### Supplied passage:
=== Begin Enclosure ===
I apologize for the delay in
posts. I have two reasons for
it. One, I’ve been trying to get
through the series of my tenth favorite show for my favorite TV episodes list
(I’m halfway through season three, and I know season five doesn’t need
re-viewing, so I should be back to that series by the weekend). The second, I had a really awful
past few days, and while I’m not going to talk about it (don’t you hate when people
have “I don’t want to talk about it” Facebook posts and yet they put them out
in public view for everyone to see-me too, but I’m apparently going to be a
hypocrite here), but suffice it to say I decided to take some alone time to eat
cookie dough, cry at romantic movies, and read On Chesil Beach on a beach (if you’ve never read that book stop
reading this blog, load it on your Kindle, and come back and share your
thoughts).
However, since I’m in this mood, I
thought I’d at least make some lemonade out of the situation and talk about a
subject that we’re all accustomed to: what makes you cry, particularly in books
and movies. I have said for years,
and stand behind this situation, that we all cry at the movies. Everyone
has a movie that they cry at.
=== End Enclosure ===
Reproduce the blog post about crying at movies in full, word for word. The material after this point has no connection to the blog post.

### Data excerpt:
=== Begin Enclosure ===
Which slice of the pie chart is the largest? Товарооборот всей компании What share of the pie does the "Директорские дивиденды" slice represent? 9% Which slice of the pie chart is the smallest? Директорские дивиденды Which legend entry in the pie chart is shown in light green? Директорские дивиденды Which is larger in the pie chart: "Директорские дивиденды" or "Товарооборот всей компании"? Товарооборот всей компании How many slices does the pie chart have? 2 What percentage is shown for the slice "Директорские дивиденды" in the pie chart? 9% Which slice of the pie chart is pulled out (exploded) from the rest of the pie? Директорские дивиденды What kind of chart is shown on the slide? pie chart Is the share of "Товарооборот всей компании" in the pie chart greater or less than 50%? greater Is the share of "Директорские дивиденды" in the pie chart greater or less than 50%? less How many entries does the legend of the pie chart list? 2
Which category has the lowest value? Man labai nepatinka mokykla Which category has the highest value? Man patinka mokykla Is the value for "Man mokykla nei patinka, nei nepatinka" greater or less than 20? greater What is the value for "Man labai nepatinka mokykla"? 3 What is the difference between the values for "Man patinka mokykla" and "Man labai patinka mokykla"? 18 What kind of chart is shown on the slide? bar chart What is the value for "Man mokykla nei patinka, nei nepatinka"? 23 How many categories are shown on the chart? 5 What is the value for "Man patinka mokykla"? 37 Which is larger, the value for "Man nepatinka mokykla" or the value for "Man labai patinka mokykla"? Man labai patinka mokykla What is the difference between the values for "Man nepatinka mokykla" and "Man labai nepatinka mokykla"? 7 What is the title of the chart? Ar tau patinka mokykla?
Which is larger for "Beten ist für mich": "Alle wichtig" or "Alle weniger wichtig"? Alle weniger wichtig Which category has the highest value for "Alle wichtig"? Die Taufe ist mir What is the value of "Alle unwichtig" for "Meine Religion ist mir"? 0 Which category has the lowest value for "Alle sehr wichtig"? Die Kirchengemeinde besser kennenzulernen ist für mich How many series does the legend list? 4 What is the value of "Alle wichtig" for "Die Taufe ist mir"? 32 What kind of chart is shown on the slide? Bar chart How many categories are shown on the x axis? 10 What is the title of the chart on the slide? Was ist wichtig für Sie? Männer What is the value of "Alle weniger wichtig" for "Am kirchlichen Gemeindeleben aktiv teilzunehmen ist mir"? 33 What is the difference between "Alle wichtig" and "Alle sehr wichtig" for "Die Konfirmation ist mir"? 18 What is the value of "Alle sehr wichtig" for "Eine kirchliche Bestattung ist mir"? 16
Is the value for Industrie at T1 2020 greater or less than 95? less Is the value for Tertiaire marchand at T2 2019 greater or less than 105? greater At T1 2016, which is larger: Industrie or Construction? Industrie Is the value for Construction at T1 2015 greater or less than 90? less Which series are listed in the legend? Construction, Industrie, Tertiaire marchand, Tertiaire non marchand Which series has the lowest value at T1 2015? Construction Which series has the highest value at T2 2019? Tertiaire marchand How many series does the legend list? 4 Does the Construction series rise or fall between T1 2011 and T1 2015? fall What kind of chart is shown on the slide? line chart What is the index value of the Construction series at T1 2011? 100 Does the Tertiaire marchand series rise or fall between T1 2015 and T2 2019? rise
=== End Enclosure ===
### Answer below:
I apologize for the delay in
posts. I have two reasons for
it. One, I’ve been trying to get
through the series of my tenth favorite show for my favorite TV episodes list
(I’m halfway through season three, and I know season five doesn’t need
re-viewing, so I should be back to that series by the weekend). The second, I had a really awful
past few days, and while I’m not going to talk about it (don’t you hate when people
have “I don’t want to talk about it” Facebook posts and yet they put them out
in public view for everyone to see-me too, but I’m apparently going to be a
hypocrite here), but suffice it to say I decided to take some alone time to eat
cookie dough, cry at romantic movies, and read On Chesil Beach on a beach (if you’ve never read that book stop
reading this blog, load it on your Kindle, and come back and share your
thoughts).
However, since I’m in this mood, I
thought I’d at least make some lemonade out of the situation and talk about a
subject that we’re all accustomed to: what makes you cry, particularly in books
and movies. I have said for years,
and stand behind this situation, that we all cry at the movies. Everyone
has a movie that they cry at.